═════ Provided text ═════

Australian politician (born 1981)

Gareth James Ward is an Australian former politician and convicted criminal. Ward resigned from parliament in 2025 following a conviction for sexual assault. He was a member of the New South Wales Legislative Assembly and represented the seat of Kiama on the South Coast from 2011 to 2025, serving as New South Wales Minister for Families, Communities and Disability Services in the second Berejiklian ministry from 2019 to 2021.

He was suspended from the New South Wales parliament in March 2022 until the end of his term in March 2023, after being charged with sexual intercourse without consent, and three counts of indecent assault. He was convicted of all four counts in July 2025. Ward resigned from parliament on 8 August 2025 shortly before a vote on his expulsion from parliament following the guilty verdict in his trial. This triggered a by-election in Kiama. He was sentenced to five years and nine months in prison.

== Early life ==
Ward was born c. 1981 in the Illawarra region and completed his schooling at Bomaderry High School. Ward was born with albinism and is legally blind.
He holds degrees in commerce and arts from the University of Wollongong and Bachelor of Laws from the University of New England, and a Master of Laws from the University of Sydney. He holds a Graduate Diploma in Legal Practice from the Australian National University, and is an Admitted Solicitor in the Supreme Court of NSW and the High Court of Australia. From 2001 to 2006, Ward was on the Council of the Wollongong Undergraduate Students' Association at the university, and was involved with the Australian Liberal Students Federation.

==Political career==

===Local government===
On 27 March 2004, Ward was elected to the Shoalhaven City Council as an independent councillor representing the northern parts of Shoalhaven. He was re-elected on 13 September 2008 and became deputy mayor in the same month. Ward was a councillor on Shoalhaven City Council from 2004 until 2012.

===Liberal MP===
On 12 April 2010, Ward was preselected as the Liberal candidate for Kiama. It was reported that he gained preselection in a 20–12 vote against the previous candidate, Ann Sudmalis. At the 2011 state election, Ward was elected with a swing of 19.4 points and won the seat with 57.5 per cent of the vote on a two-party basis. Ward's main opponent was the incumbent sitting Labor member and former Minister, Matt Brown.

In April 2015, Ward was appointed as Parliamentary Secretary for the Illawarra and South Coast after Premier Mike Baird abolished the former position of Minister for the Illawarra. In March 2017, Ward was appointed as the Parliamentary Secretary for Education. Ward retained his existing responsibilities as the Parliamentary Secretary for the Illawarra and South Coast. Ward served as Parliamentary Secretary for Education, in addition to his role as the Parliamentary Secretary for the Illawarra and South Coast from 2017 until 2019.

In September 2017 Ward claimed to have been the target of an attempted mugging in New York City while staying at the Intercontinental Hotel. Ward claimed to have booked a male masseur for a massage, which was reported as a "special massage". In conflicting reports, it was claimed he "called a phone number provided by an acquaintance", but others maintained that he ordered "the massage online from an outside service". When two men turned up and announced that both of them were minors, Ward told them to leave. He then claimed the duo became aggressive and demanded US$1000 before they would leave. While luring the men down to the lobby under the guise of retrieving money from an ATM, Ward alerted hotel staff and the men fled. CCTV images were circulated but no arrests have been made.

═════ Records shown ═════

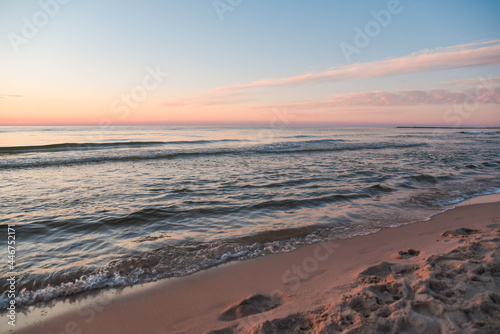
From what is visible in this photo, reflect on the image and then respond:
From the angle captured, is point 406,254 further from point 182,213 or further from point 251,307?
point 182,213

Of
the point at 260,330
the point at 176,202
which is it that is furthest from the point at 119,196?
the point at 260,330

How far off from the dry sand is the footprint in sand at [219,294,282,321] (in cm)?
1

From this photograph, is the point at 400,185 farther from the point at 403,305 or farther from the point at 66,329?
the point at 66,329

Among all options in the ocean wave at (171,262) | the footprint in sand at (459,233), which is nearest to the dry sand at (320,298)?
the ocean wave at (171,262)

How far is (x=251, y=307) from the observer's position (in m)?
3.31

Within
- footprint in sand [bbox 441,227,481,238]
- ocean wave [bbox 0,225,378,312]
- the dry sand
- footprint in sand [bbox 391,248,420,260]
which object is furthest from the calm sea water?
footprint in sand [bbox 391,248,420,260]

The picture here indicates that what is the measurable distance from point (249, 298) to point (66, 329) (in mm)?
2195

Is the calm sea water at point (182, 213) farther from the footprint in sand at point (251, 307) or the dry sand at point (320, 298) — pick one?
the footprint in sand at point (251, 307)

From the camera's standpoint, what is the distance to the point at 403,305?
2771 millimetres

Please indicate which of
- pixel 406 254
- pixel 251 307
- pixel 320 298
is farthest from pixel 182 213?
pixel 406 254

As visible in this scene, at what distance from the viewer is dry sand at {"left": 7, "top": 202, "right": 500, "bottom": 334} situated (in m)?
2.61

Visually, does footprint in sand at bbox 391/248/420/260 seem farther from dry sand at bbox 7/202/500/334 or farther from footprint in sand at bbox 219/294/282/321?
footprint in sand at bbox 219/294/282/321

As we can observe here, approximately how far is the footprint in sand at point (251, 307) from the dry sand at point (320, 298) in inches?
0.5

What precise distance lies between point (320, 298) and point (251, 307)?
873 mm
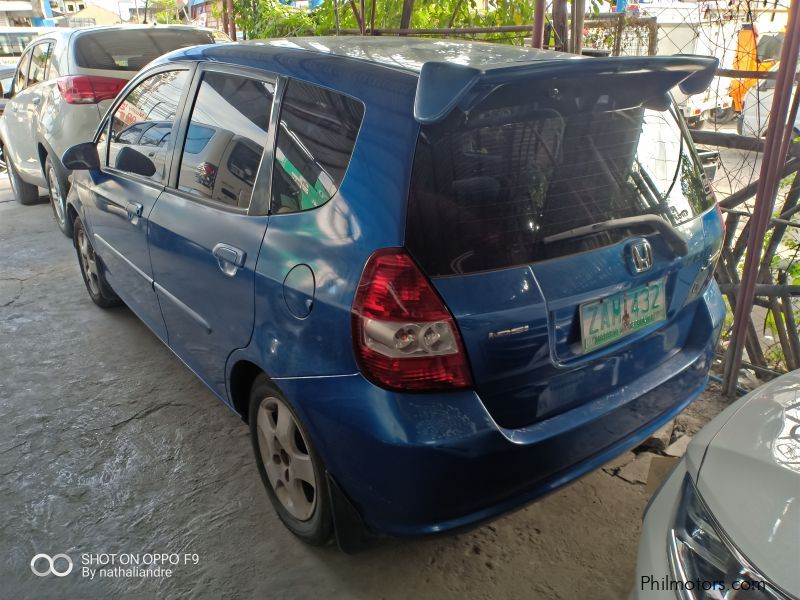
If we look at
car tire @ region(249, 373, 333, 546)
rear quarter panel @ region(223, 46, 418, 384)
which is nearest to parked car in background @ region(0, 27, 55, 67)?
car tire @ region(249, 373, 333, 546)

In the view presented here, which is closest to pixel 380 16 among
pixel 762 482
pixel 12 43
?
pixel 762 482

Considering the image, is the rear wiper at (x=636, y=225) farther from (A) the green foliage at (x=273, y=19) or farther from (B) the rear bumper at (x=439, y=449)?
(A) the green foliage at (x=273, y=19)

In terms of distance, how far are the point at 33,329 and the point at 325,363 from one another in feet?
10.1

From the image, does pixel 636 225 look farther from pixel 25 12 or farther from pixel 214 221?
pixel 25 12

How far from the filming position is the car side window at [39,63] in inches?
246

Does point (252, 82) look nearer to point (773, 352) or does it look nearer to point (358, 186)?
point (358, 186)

═════

▶ _What needs to be done_: Carry on the Gareth Ward biography from the point where it stops.

▶ _Reply to the exercise_:
In September 2018, Ward was described in federal parliament by his fellow Liberal colleague, Ann Sudmalis, as leading a campaign of "bullying, betrayal and backstabbing" against her while she was a representative. The allegations were expanded to include branch stacking of local Liberal branches, and installing people hostile to Sudmalis on her electoral committee. She described his determination as to "annihilate anyone who opposed him" with his motivation being "Gareth's narcissistic revenge". Sudmalis went on to accuse him of misogynistic behaviour and raised several examples of where he had actively opposed and campaigned against female Liberals on the South Coast.

Following the 2019 state election Ward was appointed as Minister for Families, Communities and Disability Services in the Second Berejiklian ministry.

===Independent===
In February 2023 he announced that he would be contesting his seat as an independent at the 2023 state election, "to stand up for the principles and values that are worth fighting for".

Ward was narrowly elected as an independent in the 2023 New South Wales state election, suffering a 10.7% swing against him. The NSW government decided to follow the advice of parliament's privileges and ethics committee not to extend Ward's suspension into his new term.

In July 2024, Ward arrived at Parliament House at 4 am to retrieve his spare house keys after locking himself out of his apartment at Potts Point. He denied being drunk or wearing only underwear. Premier Chris Minns asked for a full explanation.

On 5 August 2025, Ward was granted an injunction that prevented the New South Wales Parliament from trying to expel him from the Legislative Assembly. The injunction order was revoked following an appeal by the state government.

On 8 August 2025, shortly before an expulsion vote in the Legislative Assembly, Ward resigned from his position as member for Kiama, triggering a by-election for the seat.

== Sexual abuse charges ==
On 14 May 2021 Ward resigned from his portfolio and moved to the crossbench after identifying himself as the state MP subject to an inquiry by the child abuse and sex crimes squad of the New South Wales Police Force. Ward has denied the allegations.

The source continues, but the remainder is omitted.